### Requirements
Can you reproduce every line of the data below without changing anything?

··· Dataset rows

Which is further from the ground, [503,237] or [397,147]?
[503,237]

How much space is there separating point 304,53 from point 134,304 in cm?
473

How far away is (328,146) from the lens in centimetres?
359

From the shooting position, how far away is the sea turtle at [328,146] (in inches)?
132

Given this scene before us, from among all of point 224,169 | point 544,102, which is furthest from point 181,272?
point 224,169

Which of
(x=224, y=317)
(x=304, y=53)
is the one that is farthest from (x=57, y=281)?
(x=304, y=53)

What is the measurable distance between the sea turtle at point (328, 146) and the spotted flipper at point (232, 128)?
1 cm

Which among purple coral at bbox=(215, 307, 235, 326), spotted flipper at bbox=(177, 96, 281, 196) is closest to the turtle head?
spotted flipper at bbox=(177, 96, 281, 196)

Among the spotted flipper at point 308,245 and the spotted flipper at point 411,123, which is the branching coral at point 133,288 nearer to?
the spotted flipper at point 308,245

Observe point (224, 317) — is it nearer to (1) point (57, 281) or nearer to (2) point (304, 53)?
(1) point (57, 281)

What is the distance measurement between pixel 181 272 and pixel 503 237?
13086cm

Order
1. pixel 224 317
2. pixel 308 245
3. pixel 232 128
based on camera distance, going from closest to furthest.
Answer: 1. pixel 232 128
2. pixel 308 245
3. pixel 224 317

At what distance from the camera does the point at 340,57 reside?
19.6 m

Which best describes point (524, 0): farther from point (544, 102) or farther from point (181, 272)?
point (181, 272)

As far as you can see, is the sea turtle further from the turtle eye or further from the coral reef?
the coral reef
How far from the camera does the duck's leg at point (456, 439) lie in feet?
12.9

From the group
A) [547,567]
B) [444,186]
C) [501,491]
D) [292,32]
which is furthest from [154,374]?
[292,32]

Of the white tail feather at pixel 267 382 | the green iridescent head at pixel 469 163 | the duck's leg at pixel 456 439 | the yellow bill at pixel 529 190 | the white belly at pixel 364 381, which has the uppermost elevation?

······

### Solution
Which is further from the ground, [503,237] or [397,147]?
[503,237]

How much space is there separating point 304,53 from point 134,304 in cm?
473

How far away is (328,146) from the lens in centimetres?
359

From the shooting position, how far away is the sea turtle at [328,146] (in inches)?
132

Given this scene before us, from among all of point 224,169 | point 544,102, which is furthest from point 181,272?
point 224,169

Which of
(x=224, y=317)
(x=304, y=53)
is the one that is farthest from (x=57, y=281)?
(x=304, y=53)

What is the measurable distance between the sea turtle at point (328, 146) and the spotted flipper at point (232, 128)?
1 cm

Which among purple coral at bbox=(215, 307, 235, 326), spotted flipper at bbox=(177, 96, 281, 196) is closest to the turtle head?
spotted flipper at bbox=(177, 96, 281, 196)

Among the spotted flipper at point 308,245 and the spotted flipper at point 411,123, which is the branching coral at point 133,288 nearer to?
the spotted flipper at point 308,245

Observe point (224, 317) — is it nearer to (1) point (57, 281) or nearer to (2) point (304, 53)?
(1) point (57, 281)

What is the distance measurement between pixel 181 272 and pixel 503 237?
13086cm

Order
1. pixel 224 317
2. pixel 308 245
3. pixel 232 128
based on camera distance, going from closest to furthest.
Answer: 1. pixel 232 128
2. pixel 308 245
3. pixel 224 317

At what distance from the camera does the point at 340,57 reside?
19.6 m

Which best describes point (524, 0): farther from point (544, 102) or farther from point (181, 272)?
point (181, 272)

As far as you can see, is the sea turtle further from the turtle eye or further from the coral reef?
the coral reef
How far from the camera does the duck's leg at point (456, 439) lie in feet?
12.9

From the group
A) [547,567]
B) [444,186]
C) [501,491]
D) [292,32]
which is furthest from [154,374]?
[292,32]

Of the white tail feather at pixel 267 382 | the green iridescent head at pixel 469 163 | the duck's leg at pixel 456 439 | the yellow bill at pixel 529 190 | the white belly at pixel 364 381, which has the uppermost elevation?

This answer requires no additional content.